Sunday, February 3, 2013

Module 2 : Cloudy With a Chance of Meatballs


Module 2
Cloudy With a Chance of Meatballs

Reference
Barrett, J. (1978). Cloudy with a chance of meatballs. New York, NY: Simon & Schuster.

Summary
After fixing breakfast one morning, Grandpa tells a story to his grandchildren about a land where the food rains from the sky everyday. No one has to cook, order food, or grow any food. Everyone eats the same thing. However, one day the sky does not stop raining and too much food floods the town. The residents build rafts from leftover food and sail away to a new land.

What I Think
 This hilarious story tells the story about a far away land where the sky rains food every day.
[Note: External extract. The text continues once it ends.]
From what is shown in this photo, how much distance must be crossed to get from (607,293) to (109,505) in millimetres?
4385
No one has to cook anything but one day the sky doesn't stop raining food. The pictures are clever with small details to entertain adults and children. For example, the local restaurant has no cover, no minimum, and it is always open (since there is no roof on the building). The story is funny but takes a dramatic twist when the sky doesn't stop running food and the town becomes flooded with leftovers like giant pancakes as big as a house. The residents use the food to sail away and find a new land where it snows (mashed potatoes?) and the sky is sunny (sunny side-up).

What Others Think
This story is a gratifying, if lightweight, dish of foolishness. Its aim is for laughs -- and it gets them, through sight gags for both kids and adults, humor presented in the deadpan tones of an old-style weather forecast ("Dinner one night consisted of lamb chops, becoming heavy at times, with occasional ketchup"), and the sheer preposterousness of events. Don't look for hidden depths here; the story lives on the surface, and as slapstick it works just fine.
The text rambles at times: Almost half of a class of 6-year-olds was looking out the window as a read-aloud neared its finish, and the librarian was delivering a bright reading at that. "Too long," groaned one child. The illustrations look like something found in a turn-of-the-century magazine, with their hectic line work and wealth of details. It has a bit of science fiction too: Those giant T-bones could easily have come from a spaceship. Lewis, P. (2013). Retrieved from: http://www.commonsensemedia.org/book-reviews/cloudy-with-a-chance-of-meatballs

Ideas
A cooking exercise with a small group of children would be fun while eating snacks together and talking about what it would be like everyday if their snacks rain from the sky. This book encourages the imagination to wander and imagine food as houses or sailboats. Activities could include building a gingerbread house or making a city out of gumdrops, lollipops, and other small snacks that are fun to eat and build with.